Анфимья, неловко протёрла фужер на тонкой ножке, едва не уронила, налила янтарного цвета анисовой до половины.
– Пока болел ты, Дуняша кузнеца позвала дымоход починять, уж больно коптила печь при кухне.
– Ах же сукина дочь! – вскричал, багровея, Пётр Арсенич, привставая, и табакерка едва не слетела с колен. – Да как смела! Вот он паскудник порчу и навёл, чтобы его черти порвали! А ты о чём думала, почему дозволила? А ну, позвать сюда Дуняшу.
Анфимья, откинув чёрную косу, навалилась на перила налитой грудью, изломила домиком брови. О чём думала, о трубе, – пронеслось в голове, – о тебе думала, воздух хваташь, как рыба, а дышать нечем – дыму полна горница, сколько можно опять на нечистую силу кивать, одно слово – бред опосля болезни.
Она метнула глазом по лужайке, прошлась вдоль сарая к конюшне, губы растянулись в жёсткой усмешке. Углядела рыжую косу, сунула палец в рот и свистнула по-молодецки.

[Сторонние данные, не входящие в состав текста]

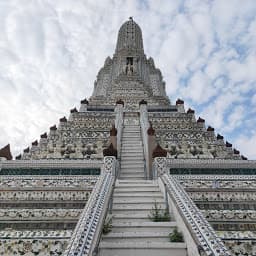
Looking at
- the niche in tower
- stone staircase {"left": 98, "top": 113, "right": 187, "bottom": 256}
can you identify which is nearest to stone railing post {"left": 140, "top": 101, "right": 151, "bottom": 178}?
stone staircase {"left": 98, "top": 113, "right": 187, "bottom": 256}

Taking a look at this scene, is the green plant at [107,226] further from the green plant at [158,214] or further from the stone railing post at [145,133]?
the stone railing post at [145,133]

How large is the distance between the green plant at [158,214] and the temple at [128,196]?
2 cm

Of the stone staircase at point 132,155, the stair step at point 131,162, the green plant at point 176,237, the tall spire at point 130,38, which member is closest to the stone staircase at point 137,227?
the green plant at point 176,237

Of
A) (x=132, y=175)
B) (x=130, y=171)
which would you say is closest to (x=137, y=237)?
(x=132, y=175)

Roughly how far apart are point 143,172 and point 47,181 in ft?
11.0

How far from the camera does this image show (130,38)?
3078 centimetres

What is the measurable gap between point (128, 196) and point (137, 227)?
1.50 metres

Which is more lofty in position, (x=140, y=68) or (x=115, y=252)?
(x=140, y=68)

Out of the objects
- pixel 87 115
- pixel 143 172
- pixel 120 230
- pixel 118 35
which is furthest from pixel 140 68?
pixel 120 230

– Дунька, а ну! Бегом сюда, стерва. Барин кличет.
Пётр Арсенич поморщился.
– Ты вот что, ангел мой. Апчхи! Коли Степан издохнет – оповести, человека буду искать. А пока…Апчхи!
– Будь здрав.
Вбежала Дуняша. Запыхалась, одёрнула сарафан, лицо светится, веснушки искорками на носу, коса на груди огненной лентой.
– Дура, – заурчал котом барин, оставив грозный вид. – Как посмела, глупая, Козьму в дом звать?

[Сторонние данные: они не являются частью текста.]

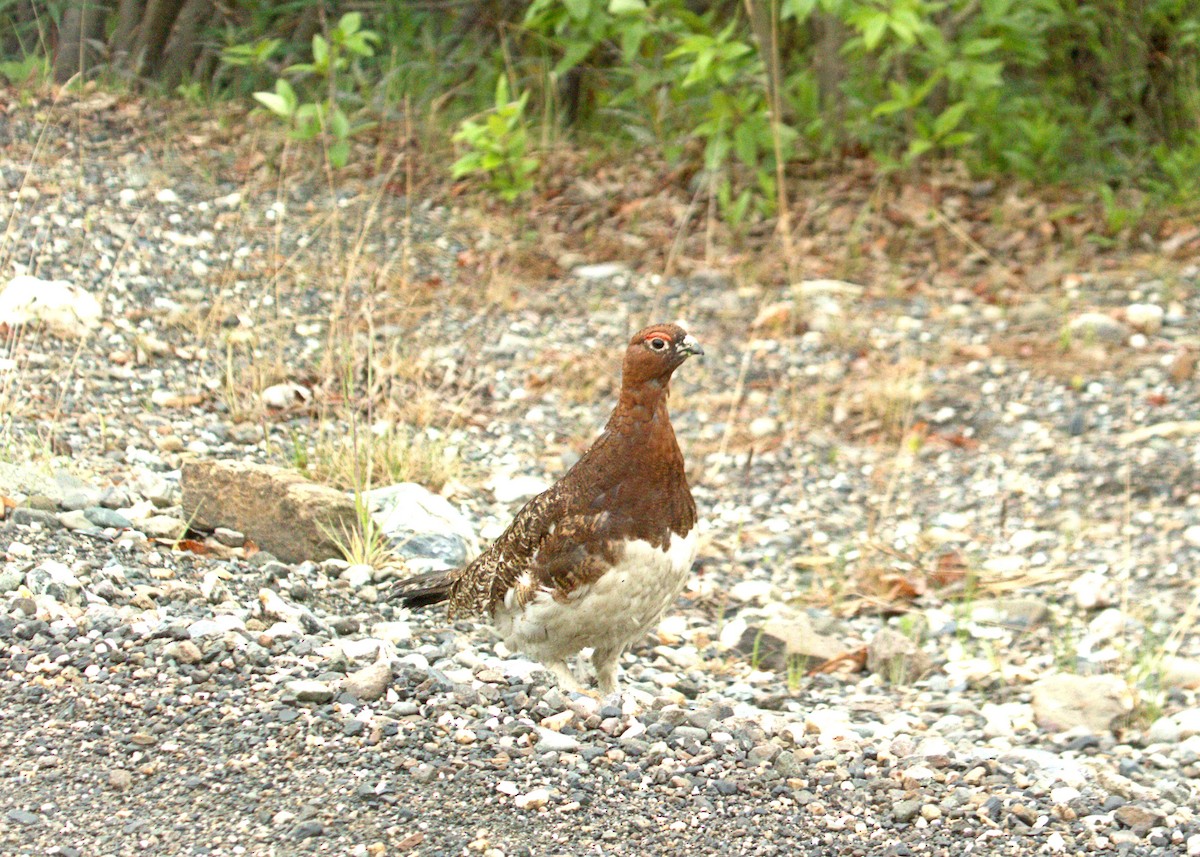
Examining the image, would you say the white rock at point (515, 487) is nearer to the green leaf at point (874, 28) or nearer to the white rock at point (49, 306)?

Молодуха бухнулась на колени, заморгала, уткнулась глазами в пол.
– Прости, Пётр Арсенич, не со злого умысла.
Барин закивал, взгляд подобрел, голос смягчился:
– Дак надо было отца Серафима позвать для противовеса.
– Приходил батюшка. И псалмы пел, и молитвы шептал, и Гринька дьякон кадилом махал, что и не продохнуть, потом батюшка ишшо водку пил.
– Ну хорошо, хорошо, иди, – протянул барин, забил табак во другую ноздрю и повернулся к Анфимье, что наблюдала картину коленопреклонённой Дуняши с явным удовольствием.
– Ну, оставь ты её. Глупа, молода.
Пётр Арсенич закрыл табакерку, отдал Анфимье. Потянулся, почесал впалую грудь, опрокинул в узкий рот стаканчик анисовой, крякнул, облизнув тонкие губы.
– Принеси-ка ружьё, да и прочее к нему причитающееся в коробке, и вели Андрейке гуся по двору пустить, соскучился по охоте, право слово.
Девка смутилась, покраснела, прижала табакерку к груди.
– Дак пропало ружьё. В тот день как ты слёг, так и пропало. Прости уж, недоглядела.
2.
Откуда появилась в семье картина, Григорий не помнил. Потемневший от времени портрет рыжеволосого мальчика в красной рубахе, в позолоченной, местами потрескавшейся раме висел в спальне деда, в своё время ответственного работника прокуратуры. Гриша по малолетству так и думал: это папа дедушки в нежном возрасте. Ну, то есть прадед.